The answer, of course, is that for some inexplicable reason, I’m choosing to participate in the weird, self-perpetuating, down-the-rabbit-hole annual holiday ritual of parents – OK, fine, mothers – who have little ones in daycare, and thus have kids that are “instructed” in the ways of Valentine’s Day before they can even crawl. (I’ll add here that I love the kids’ daycare center, and my guess is that these rituals were likely, ironically, parent-driven originally more than driven by those who work at the center. I’ll also submit that I should, in the future, by kids’ valentines that require less assembly.)
Consequently, tomorrow, during a preschool Valentine’s Day party, Lily will randomly distribute 55 impersonal, unaddressed, grocery-store-bought valentines to kids who will probably look at them briefly, if at all, before they end up in the trash or recycling (all that painstaking sticker insertion for naught!); and Neve – presumably with the help of her caregivers, since the extent of her powers just now max out at “drooling like a waterfall” and “sitting up unassisted” – will give out 16 of the same cards to her cooing comrades in the same daycare center’s baby room.

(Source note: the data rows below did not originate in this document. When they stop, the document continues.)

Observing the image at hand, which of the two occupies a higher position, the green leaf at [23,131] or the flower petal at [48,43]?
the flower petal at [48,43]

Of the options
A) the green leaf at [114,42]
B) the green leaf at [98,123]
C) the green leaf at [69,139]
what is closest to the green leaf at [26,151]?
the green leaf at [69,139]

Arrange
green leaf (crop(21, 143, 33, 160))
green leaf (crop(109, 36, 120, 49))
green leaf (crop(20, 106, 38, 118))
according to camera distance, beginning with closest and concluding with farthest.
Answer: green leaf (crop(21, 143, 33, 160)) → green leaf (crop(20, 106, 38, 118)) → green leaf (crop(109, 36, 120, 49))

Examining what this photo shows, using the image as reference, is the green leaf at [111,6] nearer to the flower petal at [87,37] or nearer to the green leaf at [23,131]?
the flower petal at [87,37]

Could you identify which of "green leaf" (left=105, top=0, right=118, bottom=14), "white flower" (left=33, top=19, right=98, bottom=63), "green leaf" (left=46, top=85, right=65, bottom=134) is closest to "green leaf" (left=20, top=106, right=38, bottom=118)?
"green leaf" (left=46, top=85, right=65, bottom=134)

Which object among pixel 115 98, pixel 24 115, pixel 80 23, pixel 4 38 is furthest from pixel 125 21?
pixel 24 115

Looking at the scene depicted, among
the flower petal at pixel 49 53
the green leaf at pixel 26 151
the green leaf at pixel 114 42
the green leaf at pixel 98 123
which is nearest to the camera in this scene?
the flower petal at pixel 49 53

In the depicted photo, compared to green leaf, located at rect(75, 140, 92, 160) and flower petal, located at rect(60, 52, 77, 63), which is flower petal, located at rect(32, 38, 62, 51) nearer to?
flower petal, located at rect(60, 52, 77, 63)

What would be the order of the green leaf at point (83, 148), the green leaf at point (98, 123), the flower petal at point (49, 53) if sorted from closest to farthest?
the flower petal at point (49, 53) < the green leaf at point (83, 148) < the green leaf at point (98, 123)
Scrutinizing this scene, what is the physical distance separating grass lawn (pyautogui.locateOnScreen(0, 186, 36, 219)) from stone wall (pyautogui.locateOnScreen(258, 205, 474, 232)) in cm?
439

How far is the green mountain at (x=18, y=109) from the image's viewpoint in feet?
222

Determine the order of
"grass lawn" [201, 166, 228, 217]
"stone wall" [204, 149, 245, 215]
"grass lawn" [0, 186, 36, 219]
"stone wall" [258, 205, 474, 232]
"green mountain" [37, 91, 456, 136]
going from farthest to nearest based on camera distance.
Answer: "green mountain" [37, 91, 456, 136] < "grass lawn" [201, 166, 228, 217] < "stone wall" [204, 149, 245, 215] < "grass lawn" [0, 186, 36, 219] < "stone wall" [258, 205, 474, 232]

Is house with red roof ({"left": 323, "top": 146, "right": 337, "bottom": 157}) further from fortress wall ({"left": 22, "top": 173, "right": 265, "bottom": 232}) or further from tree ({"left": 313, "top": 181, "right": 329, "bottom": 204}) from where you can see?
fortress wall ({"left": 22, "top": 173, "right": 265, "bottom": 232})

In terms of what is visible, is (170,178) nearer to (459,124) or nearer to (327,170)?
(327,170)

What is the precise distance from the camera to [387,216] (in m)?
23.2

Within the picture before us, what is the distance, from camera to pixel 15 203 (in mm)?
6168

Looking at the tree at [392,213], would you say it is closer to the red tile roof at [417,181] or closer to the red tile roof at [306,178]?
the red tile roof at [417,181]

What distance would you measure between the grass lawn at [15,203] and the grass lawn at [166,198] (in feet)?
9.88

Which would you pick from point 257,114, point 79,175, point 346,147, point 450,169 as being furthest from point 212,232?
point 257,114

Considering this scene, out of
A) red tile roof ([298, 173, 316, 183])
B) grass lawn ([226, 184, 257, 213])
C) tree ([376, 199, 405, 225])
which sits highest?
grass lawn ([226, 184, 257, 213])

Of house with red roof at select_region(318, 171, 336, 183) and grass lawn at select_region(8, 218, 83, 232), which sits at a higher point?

So much effort – for what, exactly?
I was all uber-rational about such things when Lily was a 9 month old in the baby room. Yes, I got the pre-emptive Valentine’s letter that stated how many kids were in each class, and how we shouldn’t send candy or treats, but I ignored it – as I assumed the other “baby room” parents would – and brought a big fat bowl of nothing on Valentine’s Day.
Now cut to me picking Lily up later that day and finding a brown paper bag full of little valentines, signed with the name of her classmates (these babies had astonishing penmanship, I might add). After we arrived home, I stared at Lily’s pile of valentines with a mixture of bafflement, guilt, amusement, gratitude, and anger. For there was something undeniably sweet about this adults’ game of pretend – this puppet show of affection and good will that we parents played out through our infant children.
But then the rational side of me thought, “This is ridiculous. It makes no sense. It’s a waste of money, time, and materials, and it’s one more thing to pile on to a parent’s already too-full plate.”
If I have a super power, though, it’s the ability to feel profound guilt over committing the smallest slight, intentional or not. So despite my pragmatism, I caved because I felt bad that other parents had made this small, kind gesture toward Lily, and that I should afford their child the same.
But it still rings weird to me. That’s partly because I always, always, always think it’s a peculiar affectation to pretend a baby has written a letter/e-mail/note. And when the babies appear to exchange little candy treats at Halloween, I tend to think, “Come on. We know the parents are eating these things. Why don’t we just be honest and share little bottles of airplane booze/wine?”
That won’t happen, I know. But I like to think it could.
So I keep on grudgingly participating in this bizarre holiday ritual for infants and young kids partly out of guilt, partly out of good will, and, if I’m being honest, partly because of good old fashioned peer pressure.
Maybe we daycare/preschool moms all just go along with it, rather than applying simple logic to the situation, because we constantly feel the need to prove to each other, and to ourselves, that we care. For if this annual, nutty, night-before-Valentine’s cram session is all a show for the adults involved, what precisely is that show about?
Perhaps it’s about how our society and culture still regularly tell women, in ways subtle and not-so-subtle, that if you’re a woman with a child in daycare, you’re shortchanging him/her. That you’re not loving your child enough, and that you’ll hurt him/her in the long run.
And if that is, indeed, what this is about, perhaps these ludicrous little heart-covered notes in paper sacks, with a baby’s name hurriedly scrawled in an adult’s handwriting, are a strange kind of coded message system that translates to, “Your kid’s with my kid. And you know what? They’re loved, they’re cared for, and they’re all going to be just fine.”
So if all this indirectly works to establish a sense of community among families, and moms in particular, than I guess I can accept that.
But believe me when I say that I’m on the hunt for the simplest possible valentines next year.